_TASK REQUIREMENTS_: Drop the images, then output the listing exactly.

============

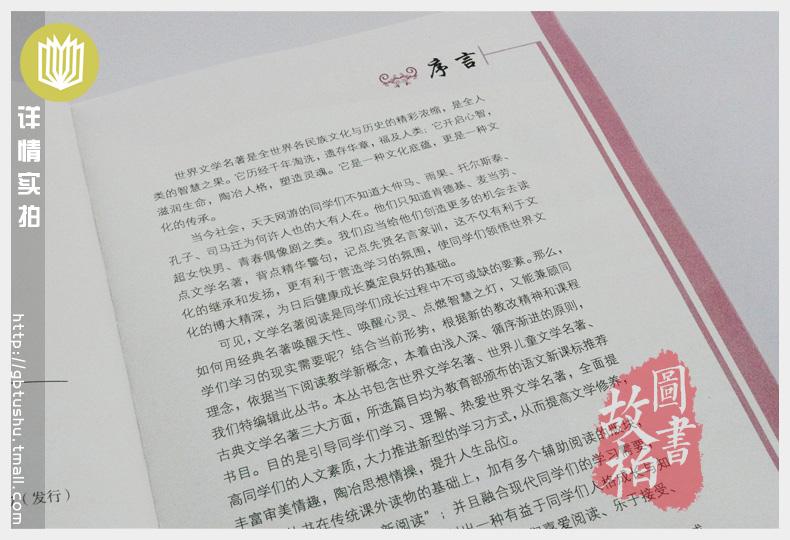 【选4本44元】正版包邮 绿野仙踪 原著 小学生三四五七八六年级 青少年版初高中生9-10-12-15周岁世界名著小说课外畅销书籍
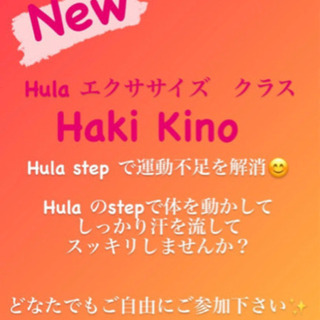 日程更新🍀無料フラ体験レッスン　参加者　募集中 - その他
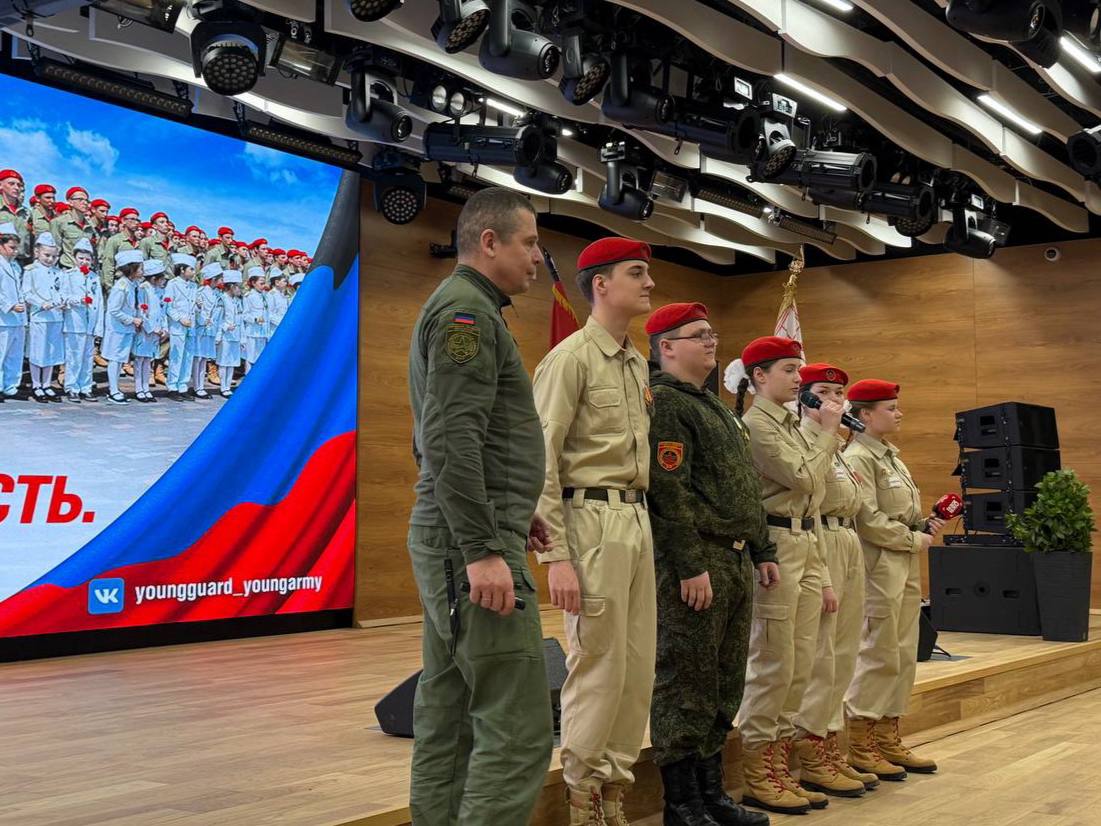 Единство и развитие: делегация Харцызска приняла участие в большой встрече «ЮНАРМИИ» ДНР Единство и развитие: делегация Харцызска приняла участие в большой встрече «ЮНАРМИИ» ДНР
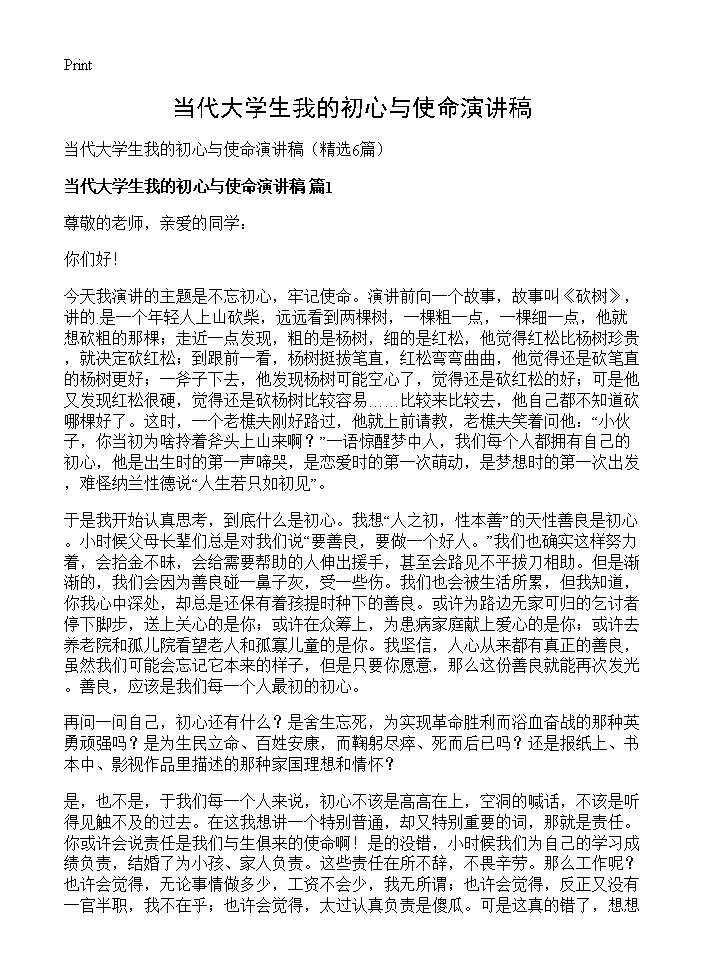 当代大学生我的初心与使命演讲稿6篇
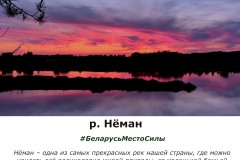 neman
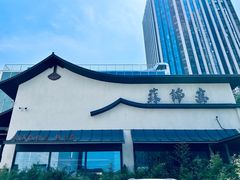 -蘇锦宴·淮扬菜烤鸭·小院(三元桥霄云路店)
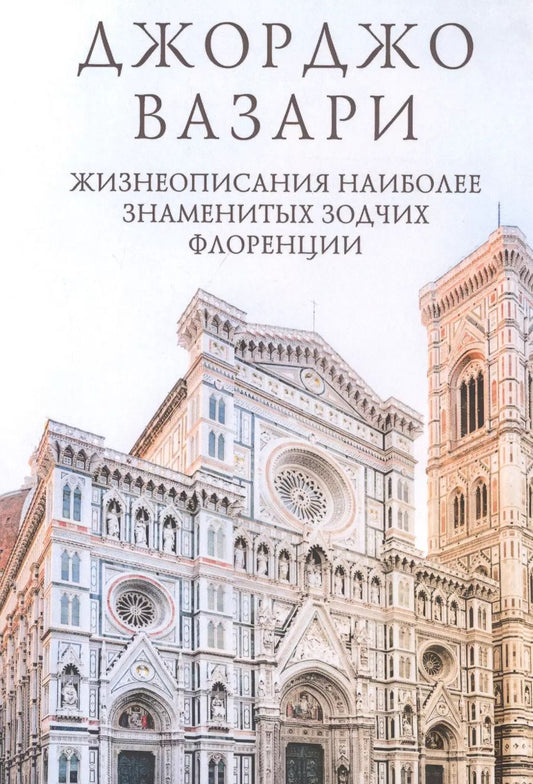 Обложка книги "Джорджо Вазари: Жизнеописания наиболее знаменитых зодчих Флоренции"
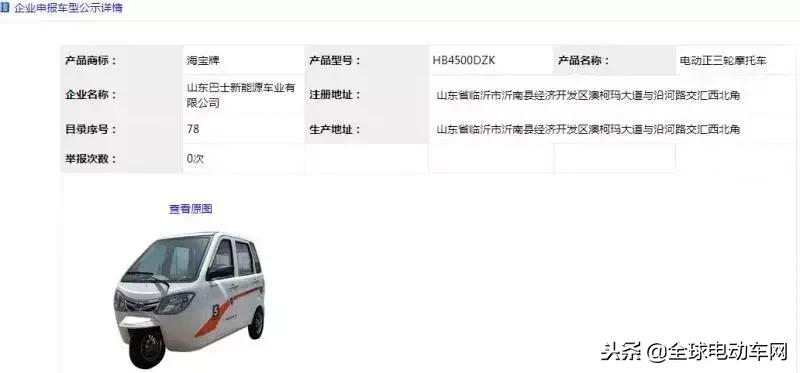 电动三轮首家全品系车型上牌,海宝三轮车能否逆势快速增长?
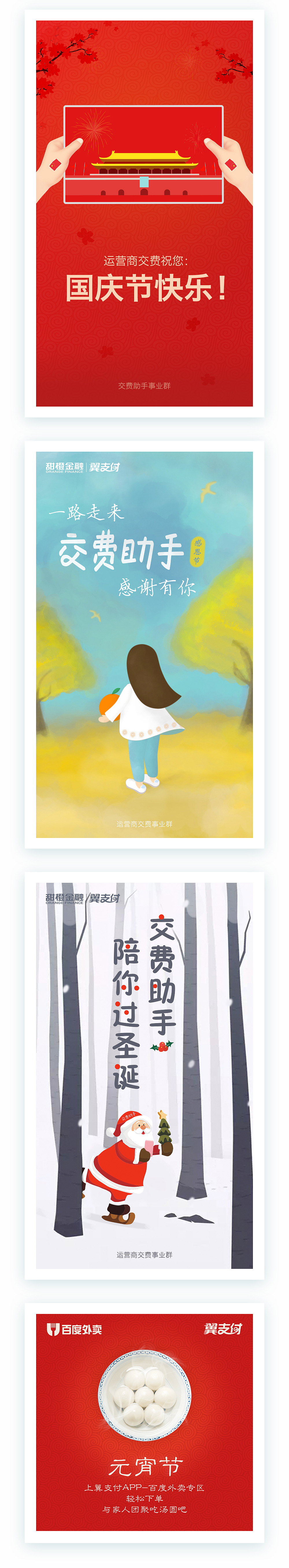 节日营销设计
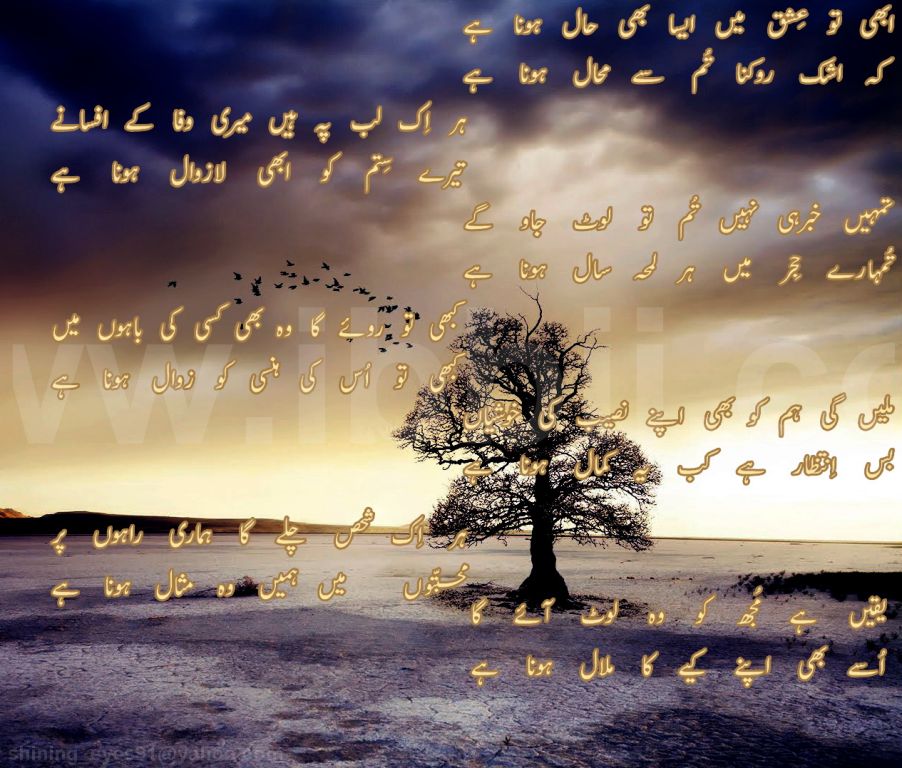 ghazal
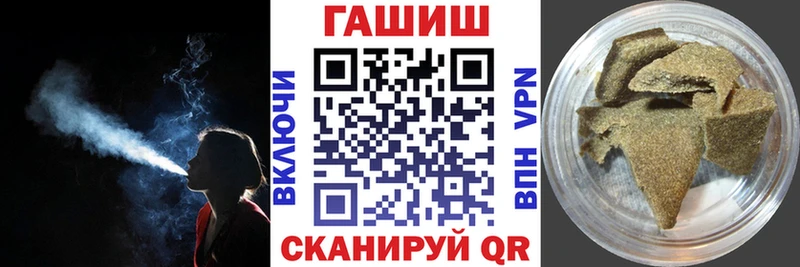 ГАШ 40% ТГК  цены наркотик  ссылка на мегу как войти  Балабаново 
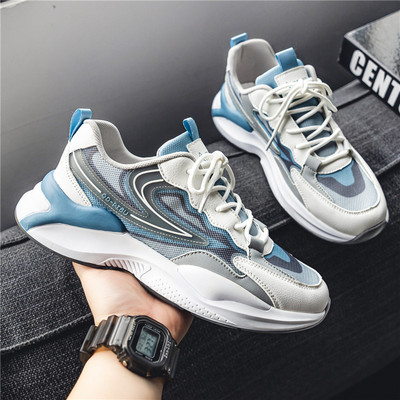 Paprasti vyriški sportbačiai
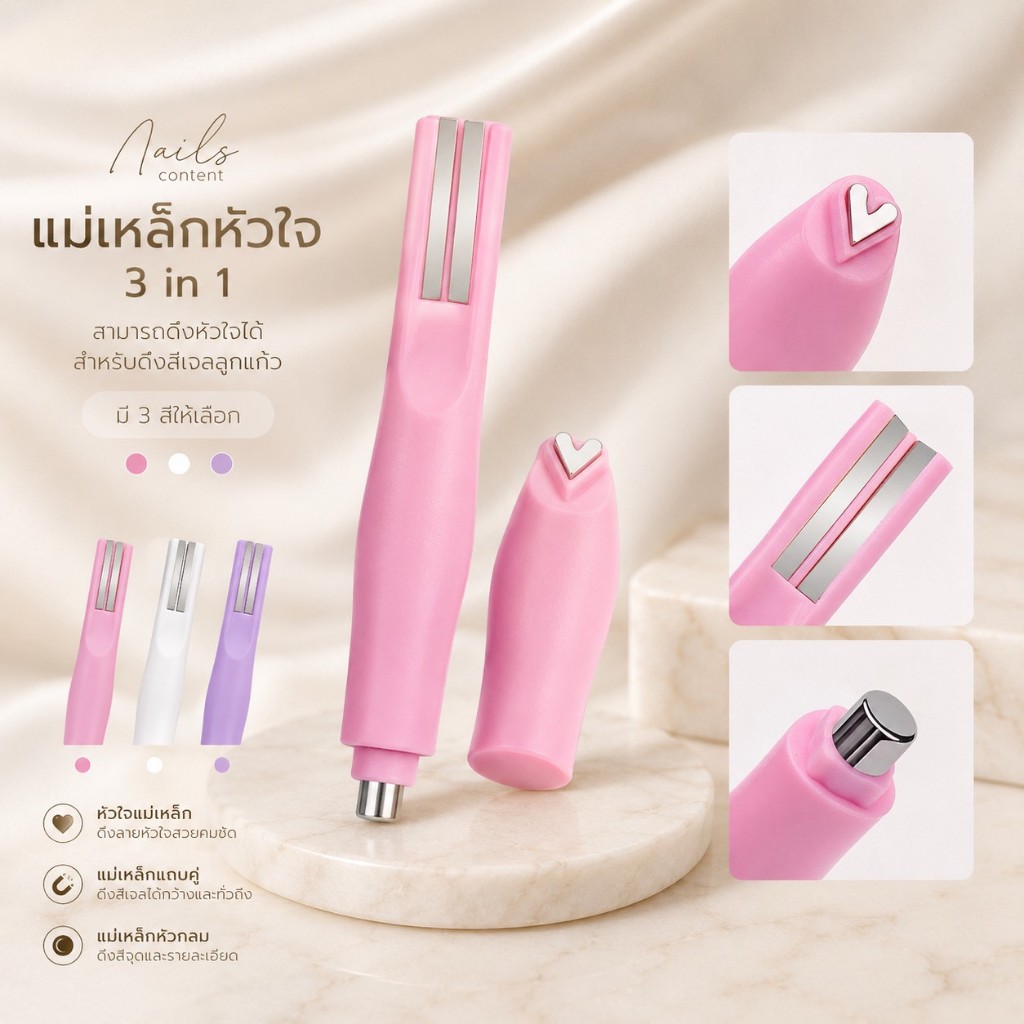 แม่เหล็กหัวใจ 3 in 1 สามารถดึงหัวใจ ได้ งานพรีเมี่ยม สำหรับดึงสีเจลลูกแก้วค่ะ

============

_SOLUTION_:
 【选4本44元】正版包邮 绿野仙踪 原著 小学生三四五七八六年级 青少年版初高中生9-10-12-15周岁世界名著小说课外畅销书籍
 日程更新🍀無料フラ体験レッスン　参加者　募集中 - その他
 Единство и развитие: делегация Харцызска приняла участие в большой встрече «ЮНАРМИИ» ДНР Единство и развитие: делегация Харцызска приняла участие в большой встрече «ЮНАРМИИ» ДНР
 当代大学生我的初心与使命演讲稿6篇
 neman
 -蘇锦宴·淮扬菜烤鸭·小院(三元桥霄云路店)
 Обложка книги "Джорджо Вазари: Жизнеописания наиболее знаменитых зодчих Флоренции"
 电动三轮首家全品系车型上牌,海宝三轮车能否逆势快速增长?
 节日营销设计
 ghazal
 ГАШ 40% ТГК  цены наркотик  ссылка на мегу как войти  Балабаново 
 Paprasti vyriški sportbačiai
 แม่เหล็กหัวใจ 3 in 1 สามารถดึงหัวใจ ได้ งานพรีเมี่ยม สำหรับดึงสีเจลลูกแก้วค่ะ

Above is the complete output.